Parfois, la galerie tournait ou montait en certains endroits pour descendre par la suite. Lethys ne voulait pas perdre de temps mais il se blessait souvent dans sa course. Le plus souvent il s’écorchait les pieds et plus d´une fois il se tordit les chevilles à cause du sol chaotique et des rochers qui trônaient à terre. Il se demandait bien ou finirait le tunnel, et même mais s´il existait une issue. Il eut vite la réponse à ses questions car un autre escalier se profilait dans les ténèbres. Là, les marches étaient bien plus accidentées et plus raides. Lethys dut monter presque à quatre pattes pour s´assurer de ne pas tomber en arrière.
Après une courte ascension, il entendit du bruit : un léger souffle. Il éteignit son auréole et il aperçut une faible lueur qui s´échappait entre les jointures d´une grosse dalle de pierre. Lethys se plaqua contre la paroi et poussa avec ses pieds. La dalle céda et sortit soudainement de son emplacement, montrant à Lethys où débouchait la sortie de secours du palais présidentiel et ce qu´il vit l’étonna énormément.
Valus Ephybol était le chef de la garde présidentielle, et c´était à lui qu´incombait la tâche d´avertir le président. Seulement, le caractère de Némésis était bien connu et il fallait toujours l´aborder avec beaucoup de diplomatie.
Il était maintenant tard dans la nuit et certains habitants de Grimdulil furent réveillés par les hurlements en provenance du palais.
- Où est mon fils ?!
Némésis était hors de lui. La colère le submergeait et il n´arrivait pas à se contrôler. Le chef de la garde, un homme solidement bâti à la musculature bien prononcée, avait un physique écrasant. Pourtant, il semblait recroquevillé d´angoisse devant la fureur qui habitait le président.
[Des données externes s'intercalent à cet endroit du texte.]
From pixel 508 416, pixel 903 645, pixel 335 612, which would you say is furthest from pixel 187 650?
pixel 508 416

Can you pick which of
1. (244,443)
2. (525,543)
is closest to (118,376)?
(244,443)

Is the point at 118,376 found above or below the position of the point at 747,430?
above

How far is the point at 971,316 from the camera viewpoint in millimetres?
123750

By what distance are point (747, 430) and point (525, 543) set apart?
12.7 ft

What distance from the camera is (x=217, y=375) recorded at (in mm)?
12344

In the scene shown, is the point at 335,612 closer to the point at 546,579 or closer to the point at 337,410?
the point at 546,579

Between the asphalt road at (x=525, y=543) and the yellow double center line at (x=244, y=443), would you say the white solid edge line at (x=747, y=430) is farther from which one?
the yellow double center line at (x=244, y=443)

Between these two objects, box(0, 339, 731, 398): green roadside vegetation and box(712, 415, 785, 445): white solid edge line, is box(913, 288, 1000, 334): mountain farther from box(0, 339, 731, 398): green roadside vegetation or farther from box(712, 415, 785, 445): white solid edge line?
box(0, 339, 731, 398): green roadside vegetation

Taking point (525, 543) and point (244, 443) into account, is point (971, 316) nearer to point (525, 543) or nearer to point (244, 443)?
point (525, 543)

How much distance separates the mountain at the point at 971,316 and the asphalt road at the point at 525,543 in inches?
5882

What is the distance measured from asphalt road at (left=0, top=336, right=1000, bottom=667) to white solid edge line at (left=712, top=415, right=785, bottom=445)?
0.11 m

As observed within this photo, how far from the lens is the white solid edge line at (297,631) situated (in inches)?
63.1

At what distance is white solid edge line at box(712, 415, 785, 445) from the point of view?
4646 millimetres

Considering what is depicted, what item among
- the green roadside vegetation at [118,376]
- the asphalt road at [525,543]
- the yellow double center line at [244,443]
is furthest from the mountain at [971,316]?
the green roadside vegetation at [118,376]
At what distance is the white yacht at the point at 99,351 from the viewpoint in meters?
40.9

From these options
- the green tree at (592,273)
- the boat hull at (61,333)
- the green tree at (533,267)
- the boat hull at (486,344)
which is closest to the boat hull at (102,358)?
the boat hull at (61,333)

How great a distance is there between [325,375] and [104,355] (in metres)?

- Il a emprunté un souterrain du palais, dit Valus calmement, mais nous ne pouvons le poursuivre car il a comblé le tunnel. En somme, nous ignorons où se trouve votre fils.
Némésis s´apprêta à répliquer mais son fils le prit de vitesse.
- On se fiche bien de savoir où se cache cet idiot, s´exclama Hudrélos en jouant avec une dague. Il ne nous causera pas d´ennuis, il est trop bête pour ça.
Némésis ricana intérieurement. Lethys était bien plus intelligent et plus futé que son second fils et ce dernier se permettait de s´en moquer. Durant une fraction de seconde il se demanda s´il était judicieux d´offrir un empire à un attardé mais en fin de compte il n’en avait cure
- Tu le connais bien mal décidément, modéra Némésis en s´asseyant à son bureau.
Il réfléchit un court instant puis reprit :
- Je pourrais lancer des mercenaires à sa recherche dès demain mais ils ne le retrouveraient pas à temps pour que nous puissions organiser un plébiscite sans avoir à se soucier de lui. Il va falloir opérer autrement, pour cela il est nécessaire que je rassemble dans l’heure le Sénat en séance extraordinaire pour leur demander de me donner les pleins pouvoirs. Ensuite je proclamerai l’empire.
Hudrélos fut presque effrayé en voyant la lueur malsaine qui scintillait dans les yeux de son père. Il se ressaisit :
- Le parlement n´acceptera jamais, dit-il, en tout cas pas si tôt.
Némésis se leva pour faire le tour de la pièce. Il fut surpris de la lueur d´intelligence dont faisait preuve à l´instant Hudrélos, et cela le contraria car il avait parfaitement raison. Il ouvrit un tiroir de son bureau et prit un papyrus sur lequel il inscrit un court message. Il tendit le papier à Valus qui s’éclipsa sans tarder.
- Nulle inquiétude, le fonctionnement de la république comporte des failles. Il va nous être aisé de les exploiter, dit Némésis sournoisement. Mais avant toute chose, J´ai convié l´Archimage de l´académie, il nous faut son appui et c’est pourquoi je vais lui proposer une offre qu’il ne pourra refuser.